*Task prompt*: Extract every line of text from the listing below without changing a single character, and leave the pictures out of your answer.

*Provided records*:
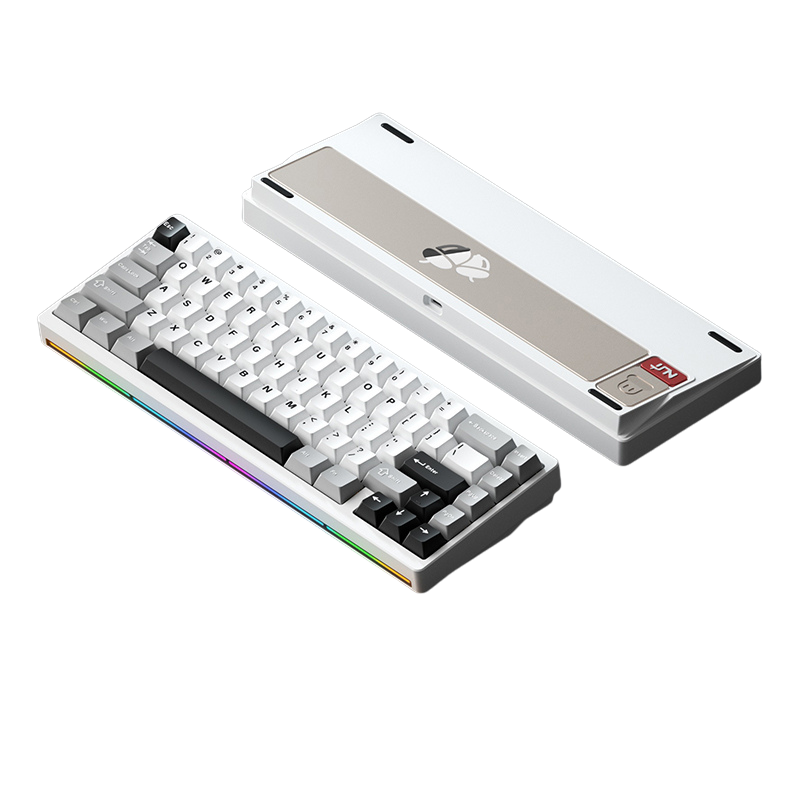Weikav Nut 65 Prebuilt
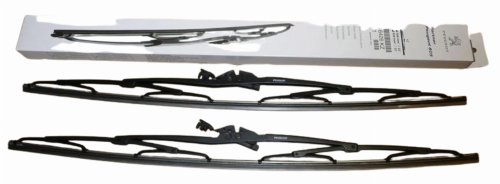 Spazzole tergicristallo 6426KZ 6426.KZ 550/550MM Peugeot Partner/605 Originali Nuove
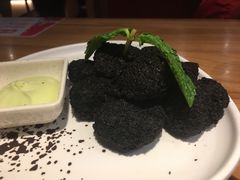 -炉小哥烤肉(朗悦公园茂店)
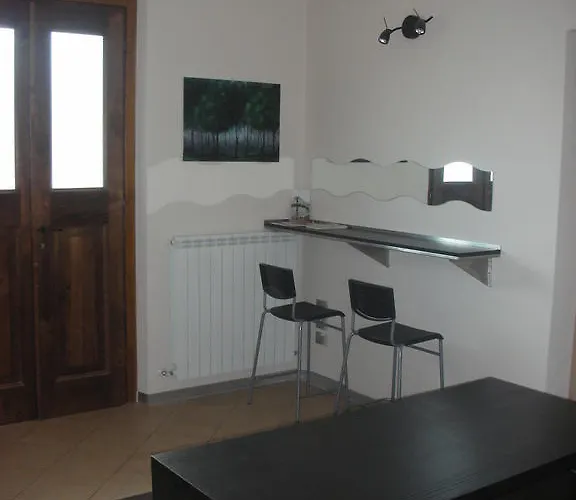 Pensionen in Perugia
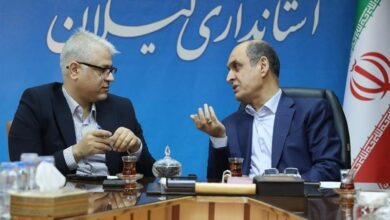 معاون وزیر ارتباطات: دنبال توسعه هوش مصنوعی هستیم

*Answer box*:
Weikav Nut 65 Prebuilt
 Spazzole tergicristallo 6426KZ 6426.KZ 550/550MM Peugeot Partner/605 Originali Nuove
 -炉小哥烤肉(朗悦公园茂店)
 Pensionen in Perugia
 معاون وزیر ارتباطات: دنبال توسعه هوش مصنوعی هستیم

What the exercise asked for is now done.